Road - togher, Cooleeny, Co. Tipperary
Co. Tipperary |
Roads & Tracks
Beneath the surface of Derryville Bog in County Tipperary lies one of the more quietly remarkable concentrations of ancient road-building in Ireland.
Scattered across Cooleeny townland are at least 44 toghers, the Irish term for a timber trackway laid across boggy ground, constructed to allow people and perhaps livestock to move through terrain that would otherwise have been impassable. The sheer number of them in a single townland is striking, and the variety in their construction methods suggests not a single organised project but generations of practical problem-solving carried out over time.

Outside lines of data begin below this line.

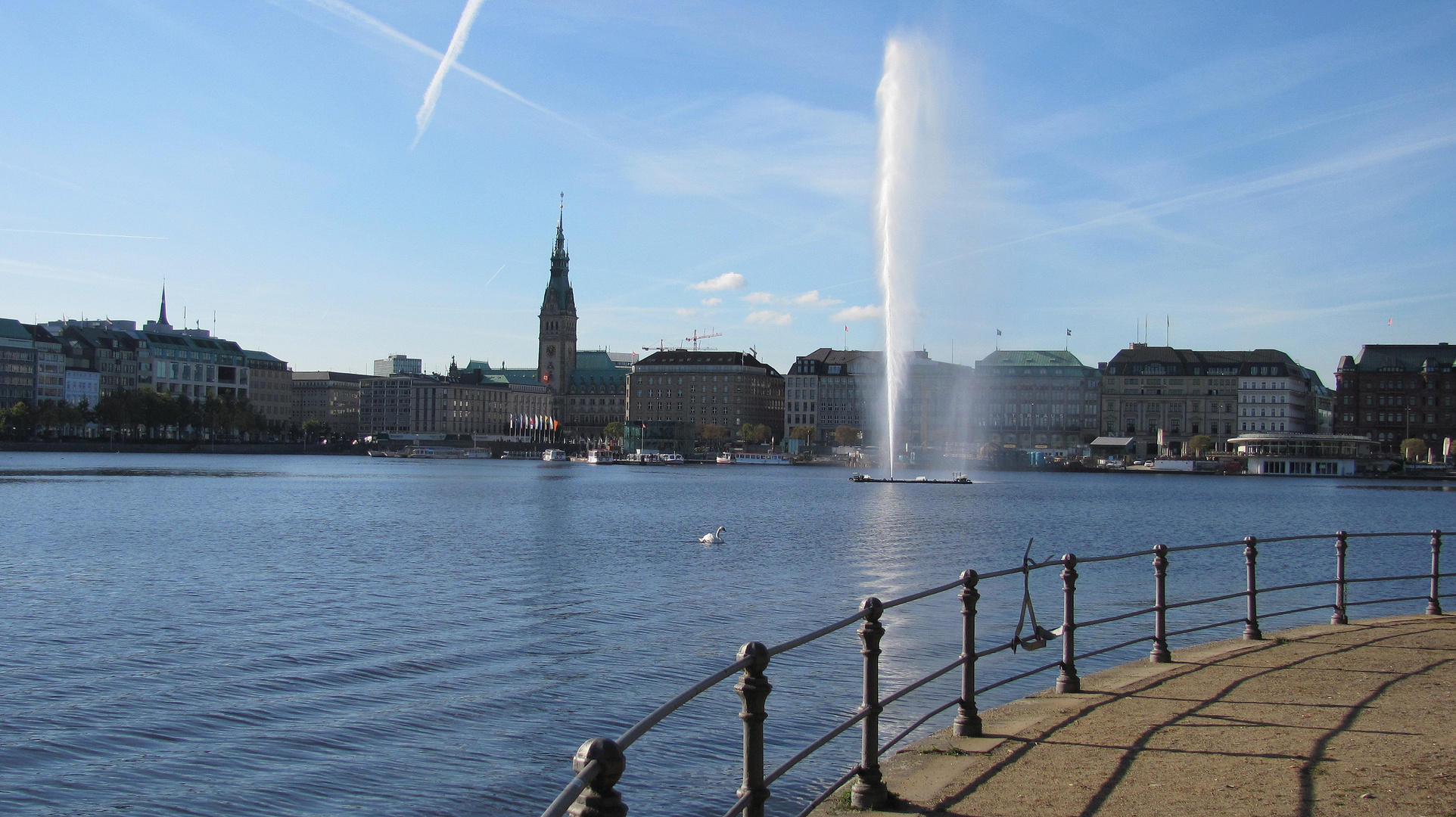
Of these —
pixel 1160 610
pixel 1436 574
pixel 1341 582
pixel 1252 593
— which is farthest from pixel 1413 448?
pixel 1160 610

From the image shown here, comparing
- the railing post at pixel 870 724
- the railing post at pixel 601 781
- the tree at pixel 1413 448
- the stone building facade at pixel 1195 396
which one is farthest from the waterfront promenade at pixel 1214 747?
the stone building facade at pixel 1195 396

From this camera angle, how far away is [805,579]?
1415 inches

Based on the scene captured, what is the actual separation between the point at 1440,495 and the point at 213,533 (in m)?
107

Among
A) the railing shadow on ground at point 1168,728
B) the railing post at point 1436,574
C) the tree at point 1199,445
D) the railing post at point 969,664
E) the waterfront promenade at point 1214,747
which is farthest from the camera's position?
the tree at point 1199,445

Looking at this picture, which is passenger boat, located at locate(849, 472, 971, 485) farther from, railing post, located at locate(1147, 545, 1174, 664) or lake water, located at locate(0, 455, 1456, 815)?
railing post, located at locate(1147, 545, 1174, 664)

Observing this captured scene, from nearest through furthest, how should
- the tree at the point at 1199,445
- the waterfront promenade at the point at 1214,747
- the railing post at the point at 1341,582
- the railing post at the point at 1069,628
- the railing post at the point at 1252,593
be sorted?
1. the waterfront promenade at the point at 1214,747
2. the railing post at the point at 1069,628
3. the railing post at the point at 1252,593
4. the railing post at the point at 1341,582
5. the tree at the point at 1199,445

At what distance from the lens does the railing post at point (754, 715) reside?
21.5 ft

A field survey published by Gowen in 1999 recorded these structures in detail, and the picture that emerges is one of considerable ingenuity worked from locally available materials. Most of the toghers combined brushwood, the fine branchy offcuts of woodland management, with roundwood, the straight poles cut from coppiced or felled trees. Six relied on roundwood alone, eight used only brushwood, and one unusual example incorporated gravel alongside the brushwood. Two of the toghers were radiocarbon dated and both returned Iron Age results, one to 388 to 207 BC and another to 372 to 192 BC, placing at least part of this network firmly in the centuries before the Roman period reached Britain. Wood identification carried out on seventeen of the toghers revealed a broad range of species: alder, ash, birch, blackthorn, hazel, mountain ash, and willow. These are all trees and shrubs typical of Irish wet woodland and scrub, suggesting that the builders were drawing on whatever grew nearby rather than selecting a single preferred timber. Alder in particular is well suited to wet conditions, as it resists decay when kept permanently damp, and its presence in bog trackways across Ireland is no coincidence.